Job#: 3025629
Job Description:
Role: Cloud Infrastructure / SRE
Duration: Muti-year contract
Location: Hybrid - 4 days/week onsite in SE MI
Description:
Our Platform Engineering team builds and operates shared infrastructure and paved paths that enable product teams to deliver software securely, reliably, and quickly. This role is focused on cloud infrastructure, DevOps, and Site Reliability Engineering (SRE), with a strong emphasis on software development and automation.
You will help design, build, and operate the core platform capabilities that power multiple teams, treating reliability, security, and developer experience as first-class features.
What You’ll Do
- Design, build, and operate cloud infrastructure and platform capabilities, including networking, compute, Kubernetes, CI/CD, secrets, certificates, and identity
- Define and improve system reliability using service-level indicators (SLIs), service-level objectives (SLOs), and error budgets
- Implement observability (metrics, logs, traces) with actionable alerting focused on user and business impact
- Build self-service workflows and automation using infrastructure as code, GitOps, and modern build/release pipelines to reduce operational toil
- Improve security and compliance through least-privilege access, secure-by-default patterns, policy-as-code, and continuous hardening
- Participate in on-call rotation, incident response, and post-incident reviews; drive systemic fixes and improve runbook quality
- Partner with application teams to improve deployability, resilience, and cost efficiency through capacity planning, autoscaling, and graceful degradation
Required Qualifications
- Hands-on experience operating production cloud platforms (GCP, AWS, or Azure) with an SRE mindset
- Strong fundamentals in Linux, networking, distributed systems, and debugging complex production issues
- Proficiency with infrastructure as code and automation (e.g., Terraform, Helm/Kustomize, GitOps tooling)
- Experience with containers and orchestration (Docker, Kubernetes) and modern CI/CD pipelines
- Programming and scripting experience (e.g., Python, Go, Java, TypeScript) to build tools and automate workflows
- Strong communication skills, effective incident leadership, and a customer-focused approach to platform engineering
Experience & Education
- Experience Level: Engineer 3
- 6+ years overall IT experience
- 4+ years in software development
- Practical experience in at least two programming languages, or advanced expertise in one
Primary Skill Expectations (Expanded)
- Cloud Infrastructure: Proven experience designing and operating production-grade cloud infrastructure, including networking, IAM, compute, and managed services, with clear understanding of tradeoffs
- Python: Experience building maintainable, production-grade tooling or automation (testable, error-tolerant, and team-owned)
- GCP: Hands-on operation of GCP services in a platform context, including workload identity, policy enforcement, secret management, and security controls
- Platform Support: Experience supporting internal developer platforms, including on-call ownership, incident response, blameless postmortems, and preventative engineering improvements
- Kubernetes: Production experience operating Kubernetes clusters, including upgrades, RBAC, networking, autoscaling, and deep troubleshooting
EEO Employer
Apex Systems is an equal opportunity employer.
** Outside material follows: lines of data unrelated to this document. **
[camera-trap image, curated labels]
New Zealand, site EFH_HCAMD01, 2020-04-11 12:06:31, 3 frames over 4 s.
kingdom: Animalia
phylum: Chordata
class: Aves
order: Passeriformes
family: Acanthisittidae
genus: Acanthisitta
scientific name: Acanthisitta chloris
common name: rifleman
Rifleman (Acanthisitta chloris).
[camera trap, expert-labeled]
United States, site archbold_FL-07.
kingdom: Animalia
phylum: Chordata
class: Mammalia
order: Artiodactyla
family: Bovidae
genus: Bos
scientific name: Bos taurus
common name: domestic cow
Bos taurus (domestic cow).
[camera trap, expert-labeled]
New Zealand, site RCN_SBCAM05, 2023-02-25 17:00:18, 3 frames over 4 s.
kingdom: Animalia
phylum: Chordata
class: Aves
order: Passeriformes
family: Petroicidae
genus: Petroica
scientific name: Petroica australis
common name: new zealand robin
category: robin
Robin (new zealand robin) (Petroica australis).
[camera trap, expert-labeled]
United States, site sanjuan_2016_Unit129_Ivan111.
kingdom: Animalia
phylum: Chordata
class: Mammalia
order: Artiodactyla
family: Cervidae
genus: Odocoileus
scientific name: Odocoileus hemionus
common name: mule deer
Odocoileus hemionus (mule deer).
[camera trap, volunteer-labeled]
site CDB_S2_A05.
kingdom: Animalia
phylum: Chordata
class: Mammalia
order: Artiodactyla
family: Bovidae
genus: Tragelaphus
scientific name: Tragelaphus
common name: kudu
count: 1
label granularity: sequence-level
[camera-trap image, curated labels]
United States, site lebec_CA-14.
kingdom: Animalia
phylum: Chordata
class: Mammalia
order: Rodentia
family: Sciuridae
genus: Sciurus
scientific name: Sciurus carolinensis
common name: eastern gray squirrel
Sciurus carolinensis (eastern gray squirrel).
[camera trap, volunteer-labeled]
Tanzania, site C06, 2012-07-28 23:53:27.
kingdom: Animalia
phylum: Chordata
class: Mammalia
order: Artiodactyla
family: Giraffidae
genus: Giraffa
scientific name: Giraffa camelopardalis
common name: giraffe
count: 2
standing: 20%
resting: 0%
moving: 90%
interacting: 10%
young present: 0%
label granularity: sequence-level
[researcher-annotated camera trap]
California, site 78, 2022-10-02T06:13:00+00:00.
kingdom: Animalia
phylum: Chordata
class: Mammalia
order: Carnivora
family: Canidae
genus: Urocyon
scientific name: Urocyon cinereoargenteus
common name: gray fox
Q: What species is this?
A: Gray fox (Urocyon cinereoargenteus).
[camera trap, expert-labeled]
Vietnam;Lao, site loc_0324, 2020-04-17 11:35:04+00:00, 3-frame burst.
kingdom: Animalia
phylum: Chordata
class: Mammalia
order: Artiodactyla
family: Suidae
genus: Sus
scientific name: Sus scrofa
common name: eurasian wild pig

We do not discriminate or allow discrimination on the basis of race, color, religion, creed, sex (including pregnancy, childbirth, breastfeeding, or related medical conditions), age, sexual orientation, gender identity, national origin, ancestry, citizenship, genetic information, registered domestic partner status, marital status, disability, status as a crime victim, protected veteran status, political affiliation, union membership, or any other characteristic protected by law. Apex will consider qualified applicants with criminal histories in a manner consistent with the requirements of applicable law.